Lo stadio della Roma avrà secondo la ricerca dell’università di Roma delle ricadute positive anche sulla mobilità. È infatti previsto un investimento di circa 170 milioni di euro a favore della viabilità privata e circa 211 milioni per opere relative alla mobilità sostenibile. L’investimento totale per le infrastrutture pubbliche ammonterà a circa 440 milioni di euro. Lo Studio stima che dopo questi interventi il 50% del flusso legato agli eventi usufruirà del trasporto pubblico, decongestionando sensibilmente il quadrante sud della città dal traffico. Non viene trascurato il tema idraulico, che non interessa l’area dello Stadio o del Business Park, ma riguarda quelle limitrofe e non toccate dal progetto: sarà infatti riqualificato il Fosso di Vallerano che ha rappresentato negli anni un vero e proprio problema per le aree densamente popolate di Decima e Torrino, che contano complessivamente 10mila abitanti. L’Università Sapienza prevede che, conclusi i lavori di messa in sicurezza delle sponde del Tevere, il rischio si abbasserà da R4 e R3 al livello più basso.

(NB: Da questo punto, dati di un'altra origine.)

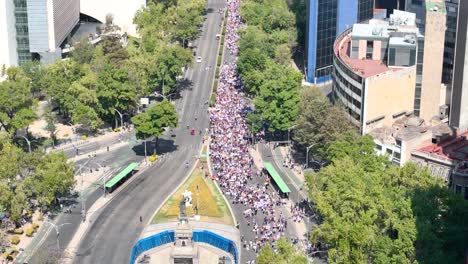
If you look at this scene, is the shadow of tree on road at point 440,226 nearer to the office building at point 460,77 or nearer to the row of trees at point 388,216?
the row of trees at point 388,216

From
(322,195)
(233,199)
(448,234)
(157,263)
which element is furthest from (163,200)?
(448,234)

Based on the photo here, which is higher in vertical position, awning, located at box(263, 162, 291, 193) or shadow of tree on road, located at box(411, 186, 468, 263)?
shadow of tree on road, located at box(411, 186, 468, 263)

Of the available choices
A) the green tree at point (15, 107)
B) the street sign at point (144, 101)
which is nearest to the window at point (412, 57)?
the street sign at point (144, 101)

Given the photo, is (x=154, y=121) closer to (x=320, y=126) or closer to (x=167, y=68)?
(x=320, y=126)

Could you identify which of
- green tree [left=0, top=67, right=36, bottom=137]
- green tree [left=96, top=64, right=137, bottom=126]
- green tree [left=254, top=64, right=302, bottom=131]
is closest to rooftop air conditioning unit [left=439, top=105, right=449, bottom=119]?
green tree [left=254, top=64, right=302, bottom=131]

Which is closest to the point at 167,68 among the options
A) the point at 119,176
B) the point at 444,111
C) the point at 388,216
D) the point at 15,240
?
the point at 119,176

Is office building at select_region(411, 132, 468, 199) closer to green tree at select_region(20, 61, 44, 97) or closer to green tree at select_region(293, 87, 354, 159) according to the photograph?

Il Preside della Facoltà di Economia dell’Università Sapienza, Giuseppe Ciccarone ha dichiarato: “Il progetto Stadio della Roma – Tor di Valle è una delle iniziative di rigenerazione urbana più ambiziose che la Capitale e l’Italia abbiano visto negli ultimi anni. Basti pensare che, secondo le nostre analisi, l’impatto economico sulla città di Roma sarà pari a circa due volte e mezzo quello generato da Expo 2015 su Milano e superiore del 68% a quello del Giubileo, rilanciando in modo consistente numerosi comparti industriali come quello dell’edilizia, dell’entertainment e dei servizi. Non sono da trascurare gli interventi relativi al verde pubblico, alla mobilità e alla salvaguardia idraulica di alcuni quartieri della Capitale, che avranno anche un rilevante impatto sociale sulla città”.